[Reportagem]
"Cidade do Alto Alentejo, cercada de serras, ventos, penhascos,
oliveiras e sobreiros", assim a caracteriza o poeta José Régio, na Toada que dedicou à terra que o acolheu por mais de 30 anos. Portalegre é as muralhas e os castelos que D.
Dinis mandou fortificar, é a cal branca que cobre as paredes das casas e que as
protege dos dias escaldantes de Verão. Portalegre é o plátano mais
célebre do país com 160 anos, é a manufactura
de tapeçarias que, pela originalidade e valor artístico, são um
ex-líbris da cidade. Portalegre é as igrejas e as catedrais. Portalegre
é a gente que preza o passado e o reconstrói no presente, mesmo quando o país
se esquece de tudo o que a cidade já foi e a isola de tudo o que ainda poderá ser.
Portalegre
já viu centenas de habitantes trocar as planícies pelo litoral, já assistiu ao
encerramento de fábricas que outrora movimentavam a cidade, já esteve ligada às
principais artérias da Península Ibérica e, actualmente, prepara-se para mais
uma perda...a desactivação
da única linha ferroviária existente.
Em 1834 a cidade tornou-se capital de distrito; hoje, está cada vez mais
longe de o ser. Daniel de Jesus, portalegrense a residir em Lisboa,
argumenta que "A serra está para Portalegre assim como o rio está para Lisboa, ou
seja: esquecida. Não aproveitam o potencial da serra para actividades. Há falta
de emprego, há falta de iniciativas. Agora que estou em Lisboa apercebo-me de que Portalegre está numa apatia extrema, tem um ar doentio, existe uma tensão vivida pelas pessoas".

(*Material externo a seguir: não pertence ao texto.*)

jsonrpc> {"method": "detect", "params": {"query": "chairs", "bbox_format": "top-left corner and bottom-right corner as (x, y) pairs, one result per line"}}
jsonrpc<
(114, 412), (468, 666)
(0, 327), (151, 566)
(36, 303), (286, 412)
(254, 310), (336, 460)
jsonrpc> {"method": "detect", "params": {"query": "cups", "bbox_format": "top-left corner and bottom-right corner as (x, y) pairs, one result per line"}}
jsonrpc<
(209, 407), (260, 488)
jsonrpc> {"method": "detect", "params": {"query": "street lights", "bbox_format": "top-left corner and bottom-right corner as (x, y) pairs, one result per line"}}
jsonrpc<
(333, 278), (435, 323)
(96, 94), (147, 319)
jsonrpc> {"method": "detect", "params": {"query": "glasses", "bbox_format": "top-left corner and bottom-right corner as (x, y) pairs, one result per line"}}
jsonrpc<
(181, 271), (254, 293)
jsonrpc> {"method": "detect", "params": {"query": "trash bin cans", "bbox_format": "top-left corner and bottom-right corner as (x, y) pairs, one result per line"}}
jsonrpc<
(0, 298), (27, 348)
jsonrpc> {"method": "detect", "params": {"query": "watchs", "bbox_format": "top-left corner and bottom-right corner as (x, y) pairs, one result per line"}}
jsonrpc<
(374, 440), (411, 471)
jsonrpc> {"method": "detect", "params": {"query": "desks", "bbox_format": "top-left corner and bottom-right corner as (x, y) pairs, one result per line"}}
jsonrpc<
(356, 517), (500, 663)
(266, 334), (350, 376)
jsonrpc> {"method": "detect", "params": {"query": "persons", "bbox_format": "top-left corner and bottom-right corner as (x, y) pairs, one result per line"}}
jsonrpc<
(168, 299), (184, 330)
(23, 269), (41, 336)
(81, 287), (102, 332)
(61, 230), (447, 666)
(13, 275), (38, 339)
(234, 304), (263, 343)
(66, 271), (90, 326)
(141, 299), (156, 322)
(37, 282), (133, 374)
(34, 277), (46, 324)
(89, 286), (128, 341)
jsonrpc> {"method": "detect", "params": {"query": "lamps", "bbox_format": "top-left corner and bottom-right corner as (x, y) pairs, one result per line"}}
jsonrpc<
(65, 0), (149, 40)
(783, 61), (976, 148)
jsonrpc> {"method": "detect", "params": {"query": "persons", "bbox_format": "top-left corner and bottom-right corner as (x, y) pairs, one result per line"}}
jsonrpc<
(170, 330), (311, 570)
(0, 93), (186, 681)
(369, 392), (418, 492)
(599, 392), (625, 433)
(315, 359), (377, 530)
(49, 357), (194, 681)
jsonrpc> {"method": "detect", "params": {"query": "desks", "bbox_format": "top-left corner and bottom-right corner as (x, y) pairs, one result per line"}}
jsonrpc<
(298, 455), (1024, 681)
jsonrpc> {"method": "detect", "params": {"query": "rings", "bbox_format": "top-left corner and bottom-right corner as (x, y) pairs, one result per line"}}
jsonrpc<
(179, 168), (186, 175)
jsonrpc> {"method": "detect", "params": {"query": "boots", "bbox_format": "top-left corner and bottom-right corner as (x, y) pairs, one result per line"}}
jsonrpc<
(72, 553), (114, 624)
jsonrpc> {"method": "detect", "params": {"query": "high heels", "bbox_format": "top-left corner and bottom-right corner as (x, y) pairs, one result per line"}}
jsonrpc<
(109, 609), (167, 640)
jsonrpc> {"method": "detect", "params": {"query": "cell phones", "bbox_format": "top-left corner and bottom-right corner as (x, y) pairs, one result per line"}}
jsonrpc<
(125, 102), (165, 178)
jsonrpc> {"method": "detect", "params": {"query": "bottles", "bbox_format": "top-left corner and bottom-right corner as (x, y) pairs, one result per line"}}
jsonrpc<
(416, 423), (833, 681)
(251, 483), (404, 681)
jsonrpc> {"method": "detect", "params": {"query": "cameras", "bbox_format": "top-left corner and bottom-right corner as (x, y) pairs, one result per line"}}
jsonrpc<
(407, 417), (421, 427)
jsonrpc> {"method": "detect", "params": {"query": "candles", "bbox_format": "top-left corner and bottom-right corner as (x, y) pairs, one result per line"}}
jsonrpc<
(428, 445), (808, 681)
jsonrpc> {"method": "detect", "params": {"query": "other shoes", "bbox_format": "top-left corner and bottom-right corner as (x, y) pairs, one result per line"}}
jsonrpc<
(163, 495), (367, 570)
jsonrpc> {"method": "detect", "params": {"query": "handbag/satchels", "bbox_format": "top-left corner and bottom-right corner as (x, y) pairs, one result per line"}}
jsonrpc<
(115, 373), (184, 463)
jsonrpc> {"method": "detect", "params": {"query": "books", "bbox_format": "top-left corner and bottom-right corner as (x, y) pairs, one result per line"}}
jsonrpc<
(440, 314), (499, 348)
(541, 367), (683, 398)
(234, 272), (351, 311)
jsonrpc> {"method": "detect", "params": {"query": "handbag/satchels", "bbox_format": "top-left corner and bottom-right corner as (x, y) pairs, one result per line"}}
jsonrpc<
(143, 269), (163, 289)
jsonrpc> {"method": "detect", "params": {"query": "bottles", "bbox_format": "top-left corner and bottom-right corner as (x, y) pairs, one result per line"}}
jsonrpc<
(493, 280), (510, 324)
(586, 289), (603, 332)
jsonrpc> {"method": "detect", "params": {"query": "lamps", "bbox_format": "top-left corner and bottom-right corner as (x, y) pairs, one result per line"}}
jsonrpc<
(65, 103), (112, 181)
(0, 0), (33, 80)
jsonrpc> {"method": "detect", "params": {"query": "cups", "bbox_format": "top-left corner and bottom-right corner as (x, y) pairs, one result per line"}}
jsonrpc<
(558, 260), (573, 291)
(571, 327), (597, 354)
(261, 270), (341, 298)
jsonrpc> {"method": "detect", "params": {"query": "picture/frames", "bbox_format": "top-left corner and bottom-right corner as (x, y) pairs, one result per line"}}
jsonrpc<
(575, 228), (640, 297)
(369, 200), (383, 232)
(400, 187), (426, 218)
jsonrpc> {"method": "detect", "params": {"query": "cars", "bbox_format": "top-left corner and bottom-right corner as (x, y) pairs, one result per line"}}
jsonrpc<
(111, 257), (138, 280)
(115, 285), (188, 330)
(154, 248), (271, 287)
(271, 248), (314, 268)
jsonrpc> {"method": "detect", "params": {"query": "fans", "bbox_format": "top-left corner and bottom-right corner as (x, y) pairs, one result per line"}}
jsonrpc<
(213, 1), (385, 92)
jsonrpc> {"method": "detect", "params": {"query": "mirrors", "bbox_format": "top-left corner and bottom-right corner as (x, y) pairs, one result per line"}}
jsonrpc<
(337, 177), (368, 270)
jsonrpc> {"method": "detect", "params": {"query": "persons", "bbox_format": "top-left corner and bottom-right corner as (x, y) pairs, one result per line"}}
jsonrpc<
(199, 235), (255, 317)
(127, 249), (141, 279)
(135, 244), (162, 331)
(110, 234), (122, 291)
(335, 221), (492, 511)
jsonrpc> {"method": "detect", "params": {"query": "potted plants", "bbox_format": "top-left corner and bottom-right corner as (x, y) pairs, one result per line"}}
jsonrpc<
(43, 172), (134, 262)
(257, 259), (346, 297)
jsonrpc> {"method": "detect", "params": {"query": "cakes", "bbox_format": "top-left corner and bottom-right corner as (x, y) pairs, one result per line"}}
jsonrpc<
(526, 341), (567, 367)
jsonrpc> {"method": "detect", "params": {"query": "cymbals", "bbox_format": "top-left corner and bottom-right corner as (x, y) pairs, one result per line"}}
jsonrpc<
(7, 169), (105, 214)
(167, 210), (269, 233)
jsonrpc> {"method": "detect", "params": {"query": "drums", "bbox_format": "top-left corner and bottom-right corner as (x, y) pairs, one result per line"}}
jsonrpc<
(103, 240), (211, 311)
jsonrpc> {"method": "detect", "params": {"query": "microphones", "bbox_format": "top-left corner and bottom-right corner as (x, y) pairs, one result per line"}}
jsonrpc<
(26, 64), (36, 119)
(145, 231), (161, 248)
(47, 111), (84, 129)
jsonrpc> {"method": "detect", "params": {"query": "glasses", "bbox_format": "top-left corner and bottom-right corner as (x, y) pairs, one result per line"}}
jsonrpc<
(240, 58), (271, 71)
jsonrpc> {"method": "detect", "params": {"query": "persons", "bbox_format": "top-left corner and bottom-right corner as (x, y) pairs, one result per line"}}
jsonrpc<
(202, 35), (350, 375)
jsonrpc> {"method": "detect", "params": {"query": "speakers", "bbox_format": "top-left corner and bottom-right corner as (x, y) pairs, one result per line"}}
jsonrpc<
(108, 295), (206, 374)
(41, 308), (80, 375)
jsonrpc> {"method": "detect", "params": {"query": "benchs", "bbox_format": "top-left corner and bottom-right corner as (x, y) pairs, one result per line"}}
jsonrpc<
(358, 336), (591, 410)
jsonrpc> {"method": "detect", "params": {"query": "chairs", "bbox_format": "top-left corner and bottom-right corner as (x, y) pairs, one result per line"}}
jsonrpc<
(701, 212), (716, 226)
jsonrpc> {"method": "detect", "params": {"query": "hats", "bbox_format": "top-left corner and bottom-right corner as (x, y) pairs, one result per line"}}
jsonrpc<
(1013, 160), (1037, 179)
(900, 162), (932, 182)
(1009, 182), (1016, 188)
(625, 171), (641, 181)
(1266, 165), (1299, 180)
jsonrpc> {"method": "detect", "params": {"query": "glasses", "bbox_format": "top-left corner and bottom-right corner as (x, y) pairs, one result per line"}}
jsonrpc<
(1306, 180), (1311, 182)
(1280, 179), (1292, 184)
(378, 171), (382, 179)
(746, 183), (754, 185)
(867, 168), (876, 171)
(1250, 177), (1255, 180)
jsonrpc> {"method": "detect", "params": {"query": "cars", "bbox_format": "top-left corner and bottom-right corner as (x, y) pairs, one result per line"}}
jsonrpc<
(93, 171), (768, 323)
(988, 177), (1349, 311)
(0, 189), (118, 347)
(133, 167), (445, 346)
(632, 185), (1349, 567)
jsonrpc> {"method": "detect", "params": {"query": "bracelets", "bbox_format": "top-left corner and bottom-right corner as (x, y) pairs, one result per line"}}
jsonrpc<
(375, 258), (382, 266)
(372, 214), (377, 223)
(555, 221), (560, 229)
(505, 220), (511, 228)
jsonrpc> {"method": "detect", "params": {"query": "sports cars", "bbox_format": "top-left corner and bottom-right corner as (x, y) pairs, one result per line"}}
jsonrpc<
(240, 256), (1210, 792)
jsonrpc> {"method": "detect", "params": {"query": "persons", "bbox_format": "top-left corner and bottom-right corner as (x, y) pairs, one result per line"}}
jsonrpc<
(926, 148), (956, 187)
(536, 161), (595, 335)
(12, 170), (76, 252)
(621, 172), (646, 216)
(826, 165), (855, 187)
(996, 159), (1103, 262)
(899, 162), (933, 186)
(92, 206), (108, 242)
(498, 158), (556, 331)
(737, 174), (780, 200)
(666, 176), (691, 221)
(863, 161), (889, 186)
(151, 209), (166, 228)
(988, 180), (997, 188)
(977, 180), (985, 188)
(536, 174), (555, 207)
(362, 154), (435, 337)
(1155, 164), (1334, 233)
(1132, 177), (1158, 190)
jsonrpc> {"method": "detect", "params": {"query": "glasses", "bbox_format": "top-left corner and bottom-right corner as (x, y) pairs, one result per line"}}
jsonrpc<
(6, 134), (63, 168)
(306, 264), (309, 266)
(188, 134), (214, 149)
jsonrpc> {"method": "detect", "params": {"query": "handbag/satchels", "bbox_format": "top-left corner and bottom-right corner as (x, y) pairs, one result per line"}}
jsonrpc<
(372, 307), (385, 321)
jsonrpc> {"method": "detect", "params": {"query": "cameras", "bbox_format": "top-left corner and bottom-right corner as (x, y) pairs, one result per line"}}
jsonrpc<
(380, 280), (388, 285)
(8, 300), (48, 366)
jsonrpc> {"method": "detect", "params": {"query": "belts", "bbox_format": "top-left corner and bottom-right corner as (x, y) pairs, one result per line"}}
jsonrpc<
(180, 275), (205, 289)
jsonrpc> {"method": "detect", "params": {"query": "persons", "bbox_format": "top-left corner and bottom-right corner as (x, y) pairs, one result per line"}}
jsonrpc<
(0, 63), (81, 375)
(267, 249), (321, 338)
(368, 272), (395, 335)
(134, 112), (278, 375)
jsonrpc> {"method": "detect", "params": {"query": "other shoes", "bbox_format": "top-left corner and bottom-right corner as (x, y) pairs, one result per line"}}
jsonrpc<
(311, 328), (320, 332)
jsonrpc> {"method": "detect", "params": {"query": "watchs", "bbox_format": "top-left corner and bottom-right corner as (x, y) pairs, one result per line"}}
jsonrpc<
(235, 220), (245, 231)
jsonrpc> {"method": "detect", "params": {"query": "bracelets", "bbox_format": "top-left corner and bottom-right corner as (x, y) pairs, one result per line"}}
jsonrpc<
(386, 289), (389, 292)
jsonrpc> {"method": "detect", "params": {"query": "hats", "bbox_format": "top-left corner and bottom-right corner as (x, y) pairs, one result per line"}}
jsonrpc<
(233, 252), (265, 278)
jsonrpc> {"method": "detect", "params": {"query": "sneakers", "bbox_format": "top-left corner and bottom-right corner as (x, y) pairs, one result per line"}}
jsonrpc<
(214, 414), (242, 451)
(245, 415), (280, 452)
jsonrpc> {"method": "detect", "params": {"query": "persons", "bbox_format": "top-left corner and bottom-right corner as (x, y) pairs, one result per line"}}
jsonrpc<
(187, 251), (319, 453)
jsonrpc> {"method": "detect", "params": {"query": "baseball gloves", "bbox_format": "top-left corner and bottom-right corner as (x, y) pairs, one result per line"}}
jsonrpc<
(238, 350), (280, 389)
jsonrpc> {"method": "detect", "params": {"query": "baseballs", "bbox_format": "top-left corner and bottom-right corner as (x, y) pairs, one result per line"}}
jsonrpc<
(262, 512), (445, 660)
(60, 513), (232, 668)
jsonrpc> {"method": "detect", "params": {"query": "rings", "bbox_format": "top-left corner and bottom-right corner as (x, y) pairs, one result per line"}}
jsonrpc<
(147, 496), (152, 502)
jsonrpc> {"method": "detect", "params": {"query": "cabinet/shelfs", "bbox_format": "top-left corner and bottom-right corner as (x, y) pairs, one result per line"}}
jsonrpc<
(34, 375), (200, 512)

Espera-se que com a passagem do tempo as condições evoluam, que aconteçam
mais investimentos, que mais postos de trabalho sejam criados, mais meios de
transportes sejam facultados, que mais pessoas queiram conhecer a região, se
queiram fixar, que mais conterrâneos achem que vale a pena regressar. Esta
seria a ordem natural dos acontecimentos. Mas toda esta sequência lógica de
evolução se perde quando os sucessivos governos, ao invés de apostar, cortam
nas despesas e suprimem meios. E assim, vão silenciando uma terra que outrora
viveu tempos prósperos.
Se hoje Portalegre e toda a zona do Alentejo são vistas como um mundo à
parte, outrora houve quem visse qualidade de vida e rendimento ao investir na
região. Foi o caso de George
Robinson, um britânico que, decorria 1900, foi a figura mais
marcante da história da fábrica de cortiça de Portalegre. A Fábrica
Robinson, ou "fábrica da Rolha", como ficou conhecida,
chegou a reunir 2000 trabalhadores e teve a capacidade de integrar novas
metodologias produtivas e alterações tecnológicas, como a máquina a vapor e o
gerador eléctrico, trazidos de Inglaterra. Com períodos de trabalho intensivo e
outros de evidente baixa na produção, a fábrica Robinson esteve no activo
durante mais de um século. Manuel Candeias, reformado de 84 anos, foi trabalhador fabril durante 42. Foi versátil e percorreu várias secções da fábrica Robinson durante o período em que esteve empregado. "Fui broquista, que consistia em fazer as rolhas, estive na secção de prensas, onde se cozia a cortiça a vapor, passei pela fase de secagem, pela secção do isolamento e também regulava a temperatura das caldeiras", conta, ainda com entusiasmo. Nessa altura, a "fábrica da rolha" recebia encomendas do Japão, da Filadélfia e de Macau.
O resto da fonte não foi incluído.